Cassandra

Apache Cassandra is an open source NoSQL distributed database trusted by thousands of companies for scalability and high availability without compromising performance. Linear scalability and proven fault-tolerance on commodity hardware or cloud infrastructure make it the perfect platform for mission-critical data.

Key Concepts

Cluster

A cluster, in Cassandra, is a collection of nodes or “Data Centers” arranged in a ring architecture. A name must be assigned to every cluster, which will subsequently be used by the particpating nodes.

Keyspace

If you know about relational databasees, then the schema is the respective keyspace in Cassandra. The keyspace is the outermost container for data in Cassandra. The main attributes to set per keyspace are the Replication Factor, the Replica Placement Strategy, and the Column Families.

Column Family

Column families in Cassandra are like tables in traditional relational databases. Each column family contains a collection of rows which are represented by a Map<RowKey, SortedMap<ColumnKey, ColumnValue>>. The key gives the ability to access related data together.

Column

A column in Cassandra is a data structure which contains a column name, a value, and a timestamp.
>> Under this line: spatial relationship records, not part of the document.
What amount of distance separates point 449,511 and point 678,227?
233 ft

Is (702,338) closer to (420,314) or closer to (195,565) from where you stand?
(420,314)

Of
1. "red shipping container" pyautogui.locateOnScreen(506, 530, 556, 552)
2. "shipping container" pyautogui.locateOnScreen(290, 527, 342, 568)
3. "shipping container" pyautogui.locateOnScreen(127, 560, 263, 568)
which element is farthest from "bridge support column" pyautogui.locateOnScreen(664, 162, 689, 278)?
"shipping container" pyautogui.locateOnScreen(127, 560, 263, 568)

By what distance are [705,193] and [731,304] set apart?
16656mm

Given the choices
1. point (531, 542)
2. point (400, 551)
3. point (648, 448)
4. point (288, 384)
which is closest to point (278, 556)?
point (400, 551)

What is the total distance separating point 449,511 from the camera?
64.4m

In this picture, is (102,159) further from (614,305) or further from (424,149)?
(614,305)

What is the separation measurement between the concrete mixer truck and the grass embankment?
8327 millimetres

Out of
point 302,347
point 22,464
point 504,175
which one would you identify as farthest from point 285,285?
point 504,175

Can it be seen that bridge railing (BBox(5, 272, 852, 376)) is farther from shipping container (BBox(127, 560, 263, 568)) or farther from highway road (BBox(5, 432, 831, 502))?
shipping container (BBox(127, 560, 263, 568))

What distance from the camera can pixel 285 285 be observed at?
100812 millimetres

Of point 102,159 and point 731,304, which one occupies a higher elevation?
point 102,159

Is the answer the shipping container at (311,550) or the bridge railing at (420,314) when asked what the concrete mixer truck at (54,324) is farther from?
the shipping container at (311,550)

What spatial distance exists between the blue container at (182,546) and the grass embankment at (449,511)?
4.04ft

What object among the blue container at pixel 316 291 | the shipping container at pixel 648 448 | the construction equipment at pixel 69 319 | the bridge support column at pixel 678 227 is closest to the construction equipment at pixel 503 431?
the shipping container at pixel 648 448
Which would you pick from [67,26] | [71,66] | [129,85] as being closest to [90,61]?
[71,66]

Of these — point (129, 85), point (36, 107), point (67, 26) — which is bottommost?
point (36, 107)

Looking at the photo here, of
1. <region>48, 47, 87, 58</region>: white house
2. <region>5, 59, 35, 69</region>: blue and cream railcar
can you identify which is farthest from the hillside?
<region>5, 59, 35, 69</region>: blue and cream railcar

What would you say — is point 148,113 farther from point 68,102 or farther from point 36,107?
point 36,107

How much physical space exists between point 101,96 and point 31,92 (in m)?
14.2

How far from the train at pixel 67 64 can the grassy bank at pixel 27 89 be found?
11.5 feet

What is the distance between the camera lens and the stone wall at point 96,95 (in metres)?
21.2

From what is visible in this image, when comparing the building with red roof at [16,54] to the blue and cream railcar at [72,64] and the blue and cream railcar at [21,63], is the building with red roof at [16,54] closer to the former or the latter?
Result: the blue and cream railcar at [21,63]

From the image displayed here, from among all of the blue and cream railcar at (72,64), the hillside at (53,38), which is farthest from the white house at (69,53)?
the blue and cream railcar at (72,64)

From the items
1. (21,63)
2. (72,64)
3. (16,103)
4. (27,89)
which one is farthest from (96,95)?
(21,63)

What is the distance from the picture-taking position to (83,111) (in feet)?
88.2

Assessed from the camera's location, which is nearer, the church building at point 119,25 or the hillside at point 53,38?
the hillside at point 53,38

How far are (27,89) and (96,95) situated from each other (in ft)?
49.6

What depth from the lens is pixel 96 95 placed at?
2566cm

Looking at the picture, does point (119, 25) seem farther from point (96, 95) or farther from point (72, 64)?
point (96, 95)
The columns and the number of columns in each row may vary in contrast with a relational database where data are well structued.

When and when not to use

Use

Need scalability to store massive amounts of data (> 1TB).
Need scalability for read/write intensive application (>50,000 IOPS).
Require High Availability/Disaster Recovery (HA/DR)) characteristics such as hot/hot deployments or global replication.
Functional requirements include specialized use cases such as temporal/time-series of flexible schema.

Don’t Use

As a replacement for a relational database in the cases where relational data model is the most effective.
If your dataset is highly normalized, and you have frequent dynamic reporting requirements across tables.